Work to be completed: Output nothing but the lines from the line with "Oregon, site COA_11419-1-T, 2020-04-30" through the end of the listing below, both ends included.

Data below:
*-*-*
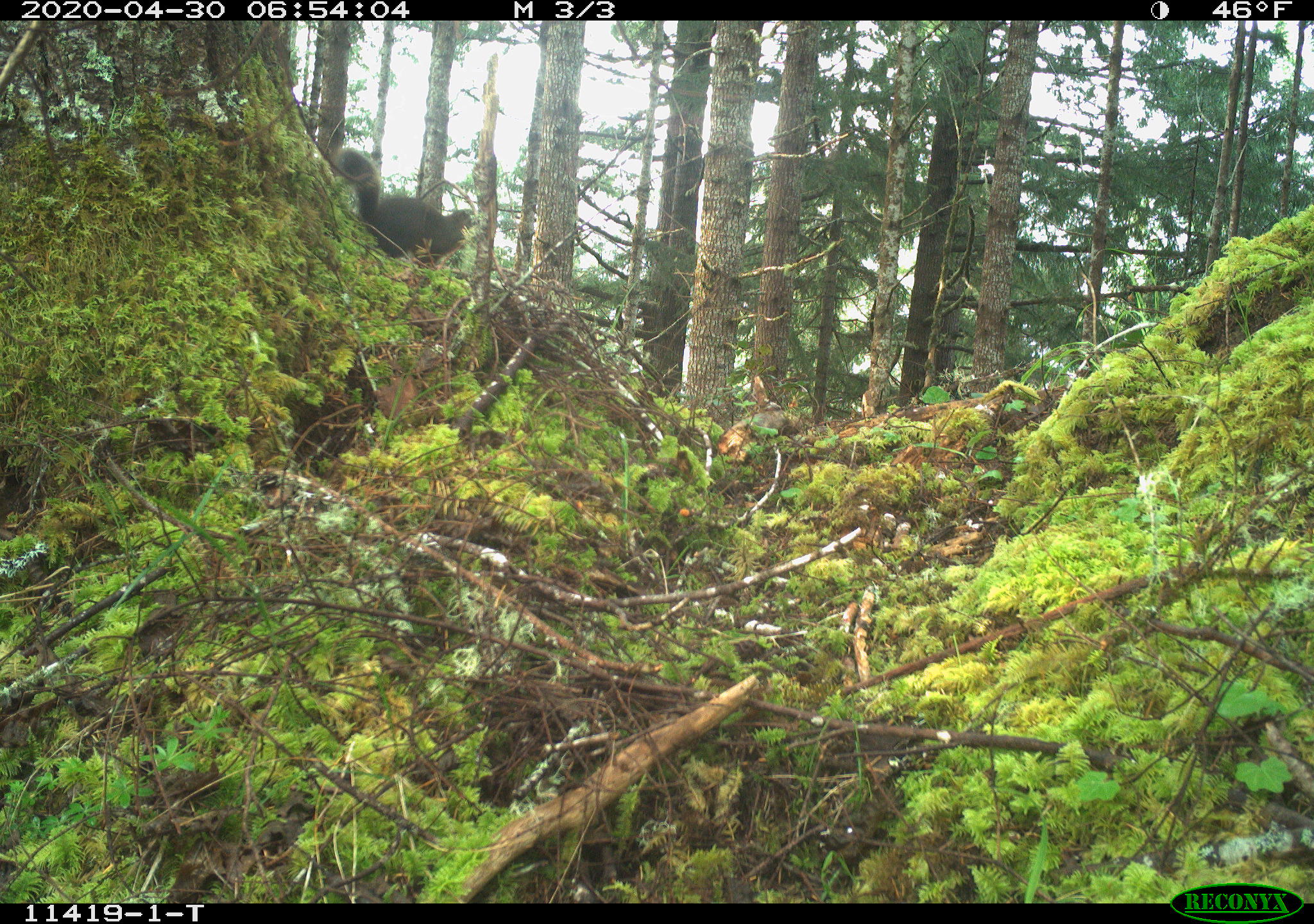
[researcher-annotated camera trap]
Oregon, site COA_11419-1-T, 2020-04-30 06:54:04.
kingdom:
*-*-*
Task answer:
Oregon, site COA_11419-1-T, 2020-04-30 06:54:04.
kingdom:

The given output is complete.